The loss on the above scenario might seem like its only $230, but in actual fact, it is more than that.
Opportunity cost
If you have moved your funds to another property that is growing at a healthy rate, it could look like this scenario:
Property Price - $1,200,000
Annual Growth 2.5% = $30,000
Bank Loan = $900,000
Annual Interest Payments = $13,335
CPF Deposit Used - $250,000
Annual CPF Accrued Interest = $6,250
Annual Property Growth - Annual Interest On Mortgage - Annual CPF Accrued Interest = Profits/Loss
$30,000 - $13,335 - $6250 = $10,415
Instead of making a loss of $230, you could potentially be making a profit of $10,415.
So in fact, if you continue to stay at a property that is not growing enough, you might be losing $10,000 or more a year.
This example is for a property that is still growing at the inflation rate of about 2.5%.
But what if your property is already at its stagnant stage?
What if instead of growing in value, it is declining in value?

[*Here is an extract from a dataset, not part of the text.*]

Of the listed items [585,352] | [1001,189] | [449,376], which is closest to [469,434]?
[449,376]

The lost will just be even greater.
When I do a search in a few different HDB estates where the growth of the 4RM HDB in the area is less than 20% over a 10 Year Period, here are the results for Sengkang, Punggol, Ang Mo Kio and Yishun Respectively
And let’s not forget that it took a Global Pandemic that forced millions to work from home, huge disruption to supply chain, major slowdown in building times of new homes, shortage of labour, to begin driving prices up.

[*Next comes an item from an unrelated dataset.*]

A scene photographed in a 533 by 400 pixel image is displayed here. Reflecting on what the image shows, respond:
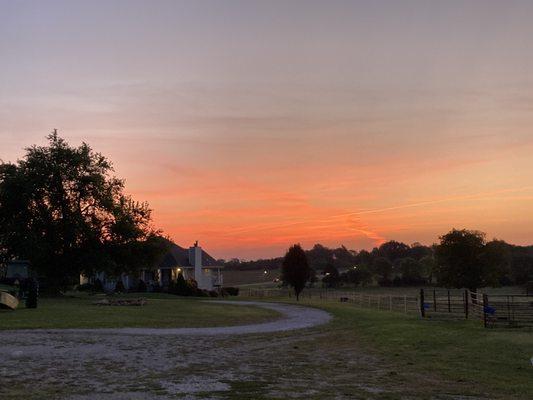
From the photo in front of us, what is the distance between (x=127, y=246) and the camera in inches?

The factors that pushed up the prices were generally from the buyers who need a house and could not wait for the delay on their BTOs and buyers who need a larger space as they are constantly working from home.
This spurred a gain in interest for older resale flats that are generally bigger in size as compared to their newer counterparts.
But purchasing a older resale flat comes with a different form of risk when exiting in the future, more on this at a later post.
In fact, the average value of all 4 estates as mentioned saw a drop between 3% to 6% right up to the boom before Q2 2020.
As you can see in the graph above, the prices has largely been stagnant from 2014 to 2019.
What if the pandemic didn’t happen?
What would happen to the value of the houses then?
Conclusion
Annual Property Growth - Annual Interest On Mortgage - Annual CPF Accrued Interest = Profits/Loss
This simple formula will help you to see whether your property is actually still profitable and whether you should consider moving your capital into another property that can help you gain more in both CPF and Cash.
There are other cost involved when moving from one property to another, all those will just add on to the loss that you are already incurring.
If you find that you are already sitting on a property that is making a loss every year, do consider whether there is a better property that you can move your funds to.